━━━━━ Document excerpt

# Scrim repair



## NolaTek (Sep 18, 2009)

Hey all,

Anyone know anything about scrim repair? I have a small hole that is about 2 1/2" in diameter. Any thoughts on repair aside from sending the whole thing back to a Rosebrand dealer for repair? I'm located in the New Orleans area, and would love a local solution, but am open to any at this point. hanks in advance.


----------



## spiwak2005 (Sep 18, 2009)

Don't know if this is the right answer but in a pinch I once cut a piece out of the offstage side and used that as a patch for the onstage hole. It worked because it was such a small hole. I'm wondering now if I didn't ruin the integrity of the curtain that way though.


----------



## NolaTek (Sep 18, 2009)

Unfortunately the whole scrim is on stage for this particular production. I might give that a shot after the show closes. Was yours a standard sharkstooth scrim?


----------



## spiwak2005 (Sep 18, 2009)

Yes it was sharkstooth. I made sure our costumer sewed up the ends that I cut the patch from so it didn't just keep unraveling.


----------



## Van (Sep 18, 2009)

I don't really know any resources in the New Orleans area, but if you can find a seamstress that does "Tatting" or lace making then she/he should be able to handle this repair. You can't simple "sew it up", it has to be re-woven. I'd kill somebodya if they intentionally cut a hole in my scrim, even on the offstage area....


----------



## NolaTek (Sep 18, 2009)

━━━━━━━━━━
━━━━━ Available data

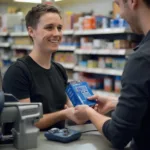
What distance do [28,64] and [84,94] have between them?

━━━━━━━━━━

◆ **Problem to work on**
Please carry on the scrim repair thread from its last line. The data is separate from the scrim repair thread.

◆ **Response**
Thanks, I'd much rather repair than move the hole (I'm sure the producer would agree!). I'll look for a seamstress or perhaps a clever costumer who is up to the task. As a side note: Do you think I would need to get the entire thing fire-proofed again?


----------



## kicknargel (Sep 18, 2009)

There's an article in the Yale Tech Briefs with a technique that we've used. You should be able to acquire a little scrap of scrim from a local dealer, or maybe Rosebrand or somewhere. You mount the damaged area into an emroidery hoop, cut away any damaged, dangly parts, then cut a patch to fit the hole as perfectly as possible. You have to have the area you're working on lying flat and supported. You set the patch in place, then "weld" it in with little dots of Sobo glue (availble at hobby/fabric stores) around the perimeter. The result is not absolutely perfect, but it's the best method I've found.

I tried to re-weave once, but never got it as good as I wanted. I have heard that a real pro can do it.

Nick Kargel
www.youwantwhatproductions.com


----------



## Van (Sep 18, 2009)

WOW ! Great Advice Nick. 

Nola, Just the area that you repair.


----------



## dezreen (Feb 14, 2012)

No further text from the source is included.